Mark Nottingham wrote:
Also, if a client doesn't visit for a long time, it will see
http://journals.aol.com/panzerjohn/abstractioneer/atom.xml?
page=2&count=10
and assume it already has all of the entries in it, because it's fetched
that URI before.
Yeah. That's what I was worried about too. The couple of test feeds that
I've subscribed to haven't had any new entries yet so I can't be sure, but
with urls like that I don't see how it can possibly work.
Did you find that algorithm wrong, too hard to understand/implement, or
did you just do a different take on it? Does the approach that you took
end up having the same result?
The problem I had with the algorithm was that it required two passes.
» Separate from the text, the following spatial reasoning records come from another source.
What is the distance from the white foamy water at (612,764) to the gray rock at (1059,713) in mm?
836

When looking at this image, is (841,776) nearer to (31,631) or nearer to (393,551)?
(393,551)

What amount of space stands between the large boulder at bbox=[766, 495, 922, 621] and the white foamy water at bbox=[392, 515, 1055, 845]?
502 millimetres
The
first pass to gather all the links, starting with the current feed document
and moving back in time through the archives; the second pass to actually
process the documents, starting with the oldest and moving forwards in time.
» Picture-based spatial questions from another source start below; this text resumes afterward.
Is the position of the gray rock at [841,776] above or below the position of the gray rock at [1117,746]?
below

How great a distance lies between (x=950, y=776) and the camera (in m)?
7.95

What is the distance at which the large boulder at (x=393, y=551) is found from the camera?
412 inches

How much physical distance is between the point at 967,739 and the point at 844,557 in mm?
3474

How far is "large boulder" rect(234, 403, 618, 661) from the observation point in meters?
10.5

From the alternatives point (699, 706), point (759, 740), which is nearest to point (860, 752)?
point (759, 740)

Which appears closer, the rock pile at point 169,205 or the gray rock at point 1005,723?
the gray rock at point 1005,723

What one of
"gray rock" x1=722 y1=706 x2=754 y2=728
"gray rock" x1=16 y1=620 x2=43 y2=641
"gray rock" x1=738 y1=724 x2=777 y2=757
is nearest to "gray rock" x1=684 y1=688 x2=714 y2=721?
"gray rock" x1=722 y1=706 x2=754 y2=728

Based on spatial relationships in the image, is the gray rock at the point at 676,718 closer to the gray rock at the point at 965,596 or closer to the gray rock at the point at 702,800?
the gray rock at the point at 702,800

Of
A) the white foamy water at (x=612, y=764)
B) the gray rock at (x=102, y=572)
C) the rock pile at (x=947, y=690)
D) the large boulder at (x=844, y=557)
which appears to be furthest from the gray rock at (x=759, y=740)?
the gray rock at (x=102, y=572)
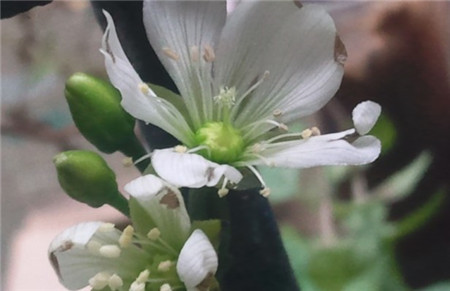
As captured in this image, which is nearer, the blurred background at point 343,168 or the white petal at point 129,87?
the white petal at point 129,87

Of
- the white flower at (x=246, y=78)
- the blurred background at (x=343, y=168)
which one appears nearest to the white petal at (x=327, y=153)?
the white flower at (x=246, y=78)

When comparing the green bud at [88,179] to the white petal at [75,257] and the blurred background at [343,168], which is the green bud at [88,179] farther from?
the blurred background at [343,168]

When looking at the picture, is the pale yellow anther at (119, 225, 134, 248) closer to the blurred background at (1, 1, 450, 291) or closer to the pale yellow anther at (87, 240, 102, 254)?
the pale yellow anther at (87, 240, 102, 254)

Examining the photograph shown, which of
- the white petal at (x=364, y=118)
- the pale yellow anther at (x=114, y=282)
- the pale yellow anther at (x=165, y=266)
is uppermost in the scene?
the white petal at (x=364, y=118)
Either this required retrieving everything twice, or caching every document
retrieved. Neither of those options sounded particularly appealing to me.
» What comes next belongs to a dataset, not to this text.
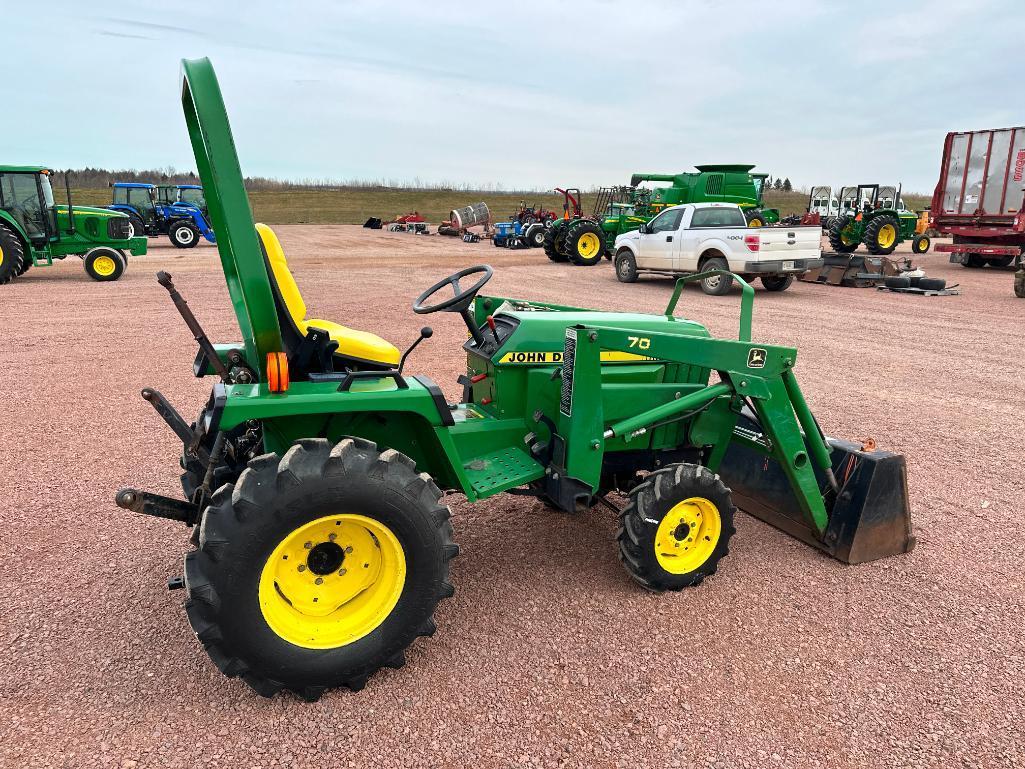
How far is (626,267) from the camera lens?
571 inches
My implementation does everything in one pass. I start by processing the
current feed document. If it contains a history link which I haven't seen
before, I'll retrieve and process that document next. Repeat until there are
no more links or I encounter a link that I've seen before. There are subtle
differences in the results that you would get from my algorithm, and
technically what you're suggesting is more accurate, but I don't think the
differences are significant enough to care about.
Other than that, I skip steps 1 and 2, and I default to using the "next"
link relation (with a fallback to "previous" and "prev"). I may consider
adding support for fh:complete at some point, but for now I'm sticking with
Microsoft's cf:treatAs.
Regards
James